Germany in the 20s & 30s hoped to be a reborn state, artistically open minded, creatively flamboyant and politically inspired to reclaim their identity from the aristocratic arrogance that led them to World War I. As a people, they desired leadership & freedom, from an oppression born of the post war sanctions. Humanity, as it seems to me, desires this most of the time; it is not the fault of nationality, or history. Those characters we see in episode one, optimistically embrace a momentary escape from 1941, do not seem to be representative of Nazi Germany. If they are products of the Hitler Youth, as was suggested by the BBC2 debate ‘Generation War: Fact or Fiction‘, it is false representation to suggest these friends were friends at all. Maybe I misunderstood the tone of the expert, but it seemed to me, he was applying a generalisation to a whole generation of people, because the evidence said so. My question to him: what if no evidence exists? Philosophically, the tree still falls over, but we didn’t see it fall. A generation of Germans did not speak of their transit from one oppressor to another, though historians may put forward evidence to the contrary. Clever perpetrators of war crimes, positioned themselves to survive, witnesses to war crimes often did not, and in the pre-war and post-war environments, did those who were caught up in political manoeuvres such as the Hitler Youth believe the doctrine, or did they not realise what the consequences would be for their participation? Would a Government directive in the UK, to oppress those of a particular sexual orientation, or racial background make me a bigot overnight, or would I remain the person I am today? Is it inconceivable that in not speaking up, any ‘evidence’ of someone remaining friends with, or protecting friends was lost? Put another way, if the story told is based only on evidence, can we be absolutely sure that the whole story is being told?

In my lifetime, governments have fallen, totalitarian states have collapsed, yet the existence of hatred towards national, cultural, social, racial, and human stereotypes continues. Cruelty continues.

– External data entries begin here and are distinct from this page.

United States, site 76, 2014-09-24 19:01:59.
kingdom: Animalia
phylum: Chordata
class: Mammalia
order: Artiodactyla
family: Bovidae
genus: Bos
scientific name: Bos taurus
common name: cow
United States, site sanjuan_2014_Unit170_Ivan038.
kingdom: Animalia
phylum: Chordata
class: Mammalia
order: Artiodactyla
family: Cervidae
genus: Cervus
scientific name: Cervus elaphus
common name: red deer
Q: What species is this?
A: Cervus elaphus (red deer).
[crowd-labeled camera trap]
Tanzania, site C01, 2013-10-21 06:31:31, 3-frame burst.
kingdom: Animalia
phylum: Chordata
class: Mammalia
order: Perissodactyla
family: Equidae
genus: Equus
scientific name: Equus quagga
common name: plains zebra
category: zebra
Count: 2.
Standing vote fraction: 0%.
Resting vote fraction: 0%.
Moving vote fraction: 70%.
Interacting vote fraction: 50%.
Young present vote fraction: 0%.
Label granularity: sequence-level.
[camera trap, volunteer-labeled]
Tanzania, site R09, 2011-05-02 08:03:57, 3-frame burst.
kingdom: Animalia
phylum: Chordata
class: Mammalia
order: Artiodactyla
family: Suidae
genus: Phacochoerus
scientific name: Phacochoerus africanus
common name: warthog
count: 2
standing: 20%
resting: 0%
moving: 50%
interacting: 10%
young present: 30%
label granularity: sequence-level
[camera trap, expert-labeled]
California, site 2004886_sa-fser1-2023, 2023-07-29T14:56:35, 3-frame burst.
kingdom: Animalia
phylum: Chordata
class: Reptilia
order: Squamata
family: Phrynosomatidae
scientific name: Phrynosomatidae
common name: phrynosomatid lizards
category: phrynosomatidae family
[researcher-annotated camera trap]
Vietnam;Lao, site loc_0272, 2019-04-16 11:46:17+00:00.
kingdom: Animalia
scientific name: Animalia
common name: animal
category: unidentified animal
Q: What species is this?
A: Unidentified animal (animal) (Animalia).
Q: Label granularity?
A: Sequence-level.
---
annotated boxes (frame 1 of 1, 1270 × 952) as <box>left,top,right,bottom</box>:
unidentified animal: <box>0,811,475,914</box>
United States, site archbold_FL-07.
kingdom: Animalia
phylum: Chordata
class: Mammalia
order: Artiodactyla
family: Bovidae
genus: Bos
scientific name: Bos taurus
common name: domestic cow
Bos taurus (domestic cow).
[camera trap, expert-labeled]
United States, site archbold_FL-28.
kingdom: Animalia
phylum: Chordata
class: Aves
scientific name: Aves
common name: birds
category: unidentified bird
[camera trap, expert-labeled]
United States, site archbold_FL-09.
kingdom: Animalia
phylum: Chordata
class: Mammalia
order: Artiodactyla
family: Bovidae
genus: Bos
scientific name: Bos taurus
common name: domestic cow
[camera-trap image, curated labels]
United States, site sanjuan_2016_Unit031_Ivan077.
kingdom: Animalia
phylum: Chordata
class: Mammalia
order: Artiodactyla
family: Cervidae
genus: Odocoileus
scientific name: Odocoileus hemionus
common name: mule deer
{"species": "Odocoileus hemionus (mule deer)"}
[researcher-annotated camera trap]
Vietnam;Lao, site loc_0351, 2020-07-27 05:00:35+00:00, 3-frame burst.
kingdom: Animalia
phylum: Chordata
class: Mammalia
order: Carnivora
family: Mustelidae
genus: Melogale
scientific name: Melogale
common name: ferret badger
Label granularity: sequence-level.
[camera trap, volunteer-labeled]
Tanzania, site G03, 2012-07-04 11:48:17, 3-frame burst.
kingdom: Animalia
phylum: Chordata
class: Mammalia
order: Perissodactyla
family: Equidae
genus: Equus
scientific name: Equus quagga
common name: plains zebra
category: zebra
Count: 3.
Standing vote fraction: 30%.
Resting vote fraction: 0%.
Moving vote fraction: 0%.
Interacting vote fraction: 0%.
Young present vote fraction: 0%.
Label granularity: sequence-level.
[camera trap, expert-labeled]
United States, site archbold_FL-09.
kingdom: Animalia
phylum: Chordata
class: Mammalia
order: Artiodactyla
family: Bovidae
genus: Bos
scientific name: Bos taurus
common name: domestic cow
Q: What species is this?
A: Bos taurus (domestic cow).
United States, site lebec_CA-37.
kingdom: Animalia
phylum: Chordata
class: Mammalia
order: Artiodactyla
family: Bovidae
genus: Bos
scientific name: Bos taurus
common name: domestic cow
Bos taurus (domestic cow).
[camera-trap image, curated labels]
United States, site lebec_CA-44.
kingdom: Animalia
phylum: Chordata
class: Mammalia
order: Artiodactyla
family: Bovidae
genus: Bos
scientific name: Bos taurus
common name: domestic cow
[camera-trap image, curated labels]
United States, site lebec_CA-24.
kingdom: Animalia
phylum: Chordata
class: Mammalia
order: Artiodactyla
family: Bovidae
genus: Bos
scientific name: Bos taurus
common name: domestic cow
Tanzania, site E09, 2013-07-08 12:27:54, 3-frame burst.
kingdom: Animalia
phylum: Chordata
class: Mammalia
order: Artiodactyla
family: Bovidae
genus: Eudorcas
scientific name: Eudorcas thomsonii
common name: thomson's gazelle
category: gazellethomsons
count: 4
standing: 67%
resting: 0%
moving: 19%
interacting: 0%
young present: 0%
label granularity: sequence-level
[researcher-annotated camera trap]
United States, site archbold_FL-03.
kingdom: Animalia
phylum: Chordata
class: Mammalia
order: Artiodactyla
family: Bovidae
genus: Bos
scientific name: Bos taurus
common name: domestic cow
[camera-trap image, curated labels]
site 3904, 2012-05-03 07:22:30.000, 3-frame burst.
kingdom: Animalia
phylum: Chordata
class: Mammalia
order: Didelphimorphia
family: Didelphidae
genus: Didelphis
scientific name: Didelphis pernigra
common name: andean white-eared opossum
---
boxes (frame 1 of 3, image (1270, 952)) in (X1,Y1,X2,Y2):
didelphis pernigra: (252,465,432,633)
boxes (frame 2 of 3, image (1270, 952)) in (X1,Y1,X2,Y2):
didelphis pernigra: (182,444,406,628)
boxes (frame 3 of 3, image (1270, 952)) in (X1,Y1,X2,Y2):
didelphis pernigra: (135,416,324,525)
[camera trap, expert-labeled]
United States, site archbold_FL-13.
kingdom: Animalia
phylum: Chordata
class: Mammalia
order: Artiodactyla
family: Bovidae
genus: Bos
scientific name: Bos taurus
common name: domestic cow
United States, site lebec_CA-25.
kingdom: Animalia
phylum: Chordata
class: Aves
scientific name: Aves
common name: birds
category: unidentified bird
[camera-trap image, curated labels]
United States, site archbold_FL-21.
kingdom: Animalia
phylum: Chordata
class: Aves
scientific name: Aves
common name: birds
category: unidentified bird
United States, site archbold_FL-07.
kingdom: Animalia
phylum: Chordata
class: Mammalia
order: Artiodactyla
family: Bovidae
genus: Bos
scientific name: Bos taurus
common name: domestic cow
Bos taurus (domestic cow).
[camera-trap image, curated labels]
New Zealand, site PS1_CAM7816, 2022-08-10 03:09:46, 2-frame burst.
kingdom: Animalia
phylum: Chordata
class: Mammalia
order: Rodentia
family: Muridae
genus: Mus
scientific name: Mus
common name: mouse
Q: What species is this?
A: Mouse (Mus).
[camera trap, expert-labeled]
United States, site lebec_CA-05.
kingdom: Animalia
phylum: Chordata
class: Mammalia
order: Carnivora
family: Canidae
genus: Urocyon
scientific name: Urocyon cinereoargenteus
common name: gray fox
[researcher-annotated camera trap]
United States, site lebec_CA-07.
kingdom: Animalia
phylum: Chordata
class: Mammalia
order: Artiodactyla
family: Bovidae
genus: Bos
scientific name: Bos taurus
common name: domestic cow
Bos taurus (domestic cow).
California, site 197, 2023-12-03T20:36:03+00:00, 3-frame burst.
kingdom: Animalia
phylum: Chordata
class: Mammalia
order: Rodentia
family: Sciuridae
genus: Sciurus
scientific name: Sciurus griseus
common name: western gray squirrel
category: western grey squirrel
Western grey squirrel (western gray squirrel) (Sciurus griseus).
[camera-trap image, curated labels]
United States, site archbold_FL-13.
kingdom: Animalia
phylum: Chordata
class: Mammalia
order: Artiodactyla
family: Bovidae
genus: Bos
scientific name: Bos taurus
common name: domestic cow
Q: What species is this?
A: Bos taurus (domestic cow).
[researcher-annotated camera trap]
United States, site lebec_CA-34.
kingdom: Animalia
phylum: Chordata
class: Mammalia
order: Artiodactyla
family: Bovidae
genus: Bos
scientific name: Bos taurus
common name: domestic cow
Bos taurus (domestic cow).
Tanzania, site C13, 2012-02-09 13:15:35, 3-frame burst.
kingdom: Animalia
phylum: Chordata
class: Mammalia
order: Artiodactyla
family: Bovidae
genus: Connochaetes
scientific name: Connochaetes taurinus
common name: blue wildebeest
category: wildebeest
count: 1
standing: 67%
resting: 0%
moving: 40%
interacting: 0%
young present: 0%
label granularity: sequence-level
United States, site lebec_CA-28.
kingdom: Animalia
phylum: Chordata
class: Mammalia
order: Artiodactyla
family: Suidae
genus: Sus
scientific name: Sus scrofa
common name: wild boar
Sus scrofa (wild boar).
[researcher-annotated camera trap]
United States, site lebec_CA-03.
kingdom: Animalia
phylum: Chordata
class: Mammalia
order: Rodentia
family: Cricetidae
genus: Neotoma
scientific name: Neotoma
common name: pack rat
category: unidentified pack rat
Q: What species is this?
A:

The prospect of violence towards one another continues, and although we perceive it to be unlikely, unacceptable, oppressive, inhumane, it continues. We perceive it as a minority occurrence, but we cannot always know, and whilst laws are made, so are laws flouted. The crimes of war committed by our five friends, occur through circumstance and fear, and isolated from one another, they act to survive. They act as humans will act. What ignorance do we display, to presume that Berlin, 1941 was any different, from Berlin 2014. Or any place on earth, in any time of life. It seems to me that one might pick up Conrad’s ‘Heart of Darkness’, and re-consider how every generation seeks to survive. I watch ‘Our Mothers, our Fathers’, and I see human experience that I would not wish repeated, whether or not we treat it as history, or opinion.

Perception, is how these hatreds thrive. Should it not be the first weapon of choice, when we question where our future lies?